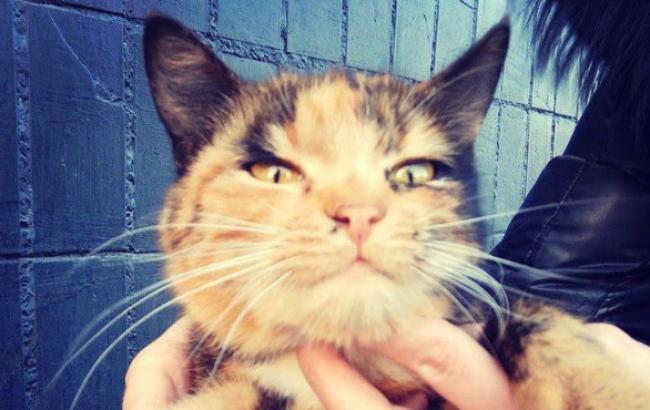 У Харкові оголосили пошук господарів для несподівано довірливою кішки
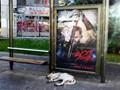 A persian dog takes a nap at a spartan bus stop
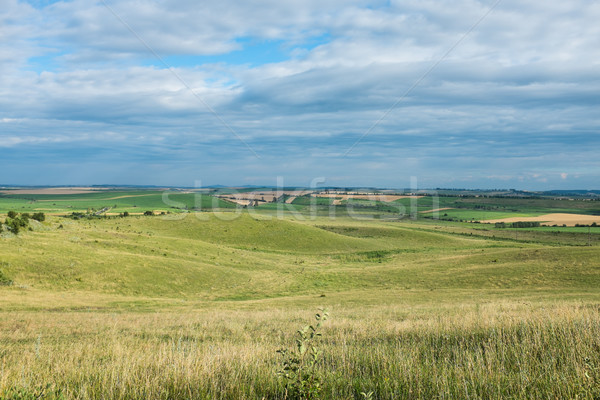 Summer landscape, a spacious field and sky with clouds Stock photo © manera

--

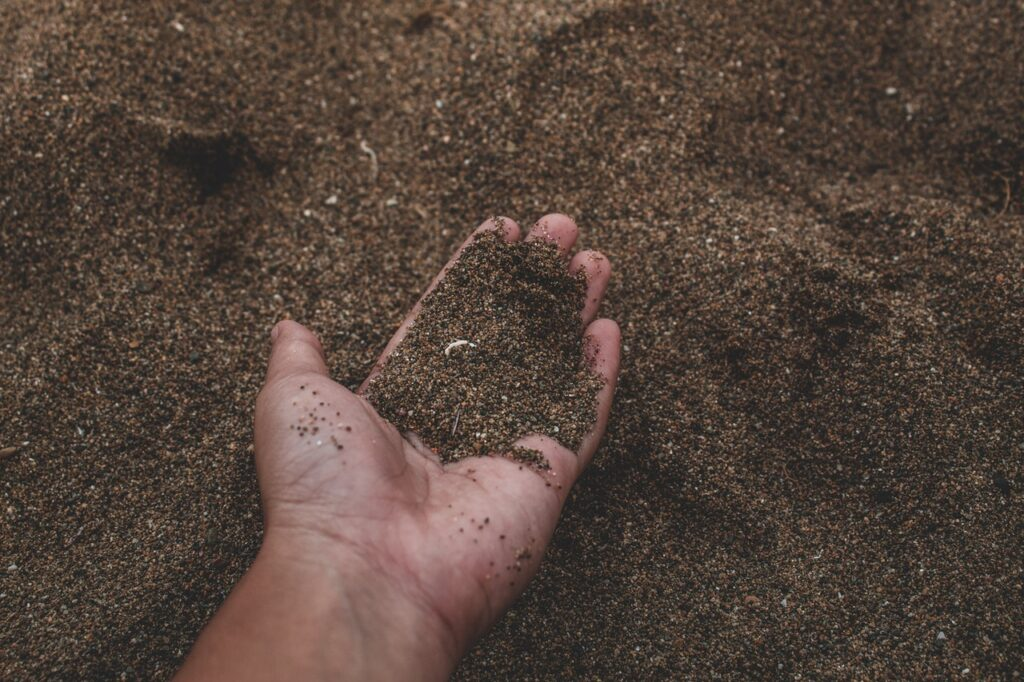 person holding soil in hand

**Work task**
Please repeat, exactly as written, the lines in the records above, starting with the one that has "У Харкові оголосили" and going on through the one that has "Summer landscape, a". Pictures are to be left out.

**Answer below**
 У Харкові оголосили пошук господарів для несподівано довірливою кішки
 A persian dog takes a nap at a spartan bus stop
 Summer landscape, a spacious field and sky with clouds Stock photo © manera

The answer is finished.